C'est donc un livre qui défend et valorise tous ceux qui oeuvrent pour que la littérature jeunesse soit reconnue et respectée comme une forme d'art, subversive et non-conventionnelle, et que l'on considère l'enfant pour ce qu'il est: un amateur d'idées nouvelles, au goût beaucoup plus aiguisé qu'on pourrait le croire, et qui mérite qu'on lui offre des mots et des images de la plus haute qualité.

samedi 10 avril 2010

Twilight : Le Retour. HELP


Stupeur et consternation: le monde entier se prépare à un nouvel opus de la série Twilight, commise sans états d'âme par la dangereuse Stephenie Meyer. Eh oui, on croyait en avoir fini avec les amours mortifères et larmoyantes de Miss Imbecilla Swan et d'Etincello Von Cullen, mais non, voilatipa que Mrs Meyer nous planifie un spin-off de la saga qui sortira, apparemment, en juin. Il est question, paraît-il, du 'point de vue d'un personnage secondaire sur l'histoire principale' (déjà racontée). Pratoche: si vous êtes à court d'inspiration, re-racontez la même histoire du point de vue d'un personnage secondaire! Elle nous avait déjà fait le coup avec Midnight Sun, donc on aurait dû s'en douter. Enfin bon, c'est vrai que pour une intrigue aussi complexe, aussi délicatement ciselée, il faut bien en remettre une couche avec plusieurs autres points de vue, parce qu'on risque de ne pas tout comprendre du premier coup.

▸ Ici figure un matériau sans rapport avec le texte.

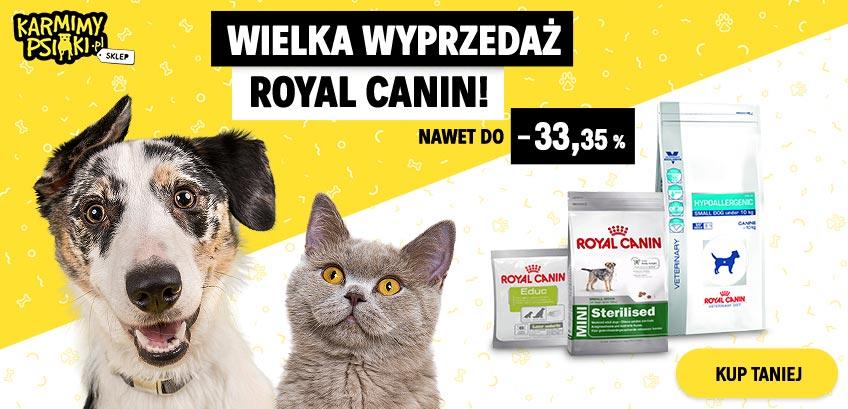 Wielka wyprzedaż produktów marki Royal Canin!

Quel dommage que Meyer soit la seule à avoir eu cette idée de génie! D'autres écrivains, hélas, ont raté l'occasion de nous re-raconter leurs propres histoires déjà publiées. On aurait pu avoir:

- Crime et Châtiment raconté par la logeuse (au moins ça aurait été plus court que l'original)
- Harry Potter raconté par Dudley Dursley ("Faim!! Manger. Manger!! Gâteau. Manger gâteau!! Harry pas gentil, bouh!!! MANGER GATEAU!!")
- Martine à la plage raconté par Patapouf ('ouah ouah')
- A la recherche du temps perdu raconté par la madeleine (plouf, miam).
- La peste raconté par le virus de la peste ("Rat!! conduis-moi à la victoire")
- Tintin et les bijoux de la Castafiore raconté par la pie ("Ils ne trouveront JAMAIS l'émeraude dans ma trop bonne cachette hin hin hin... ah merde")

Bref, TROP HATE d'être à juin. Mais TROP.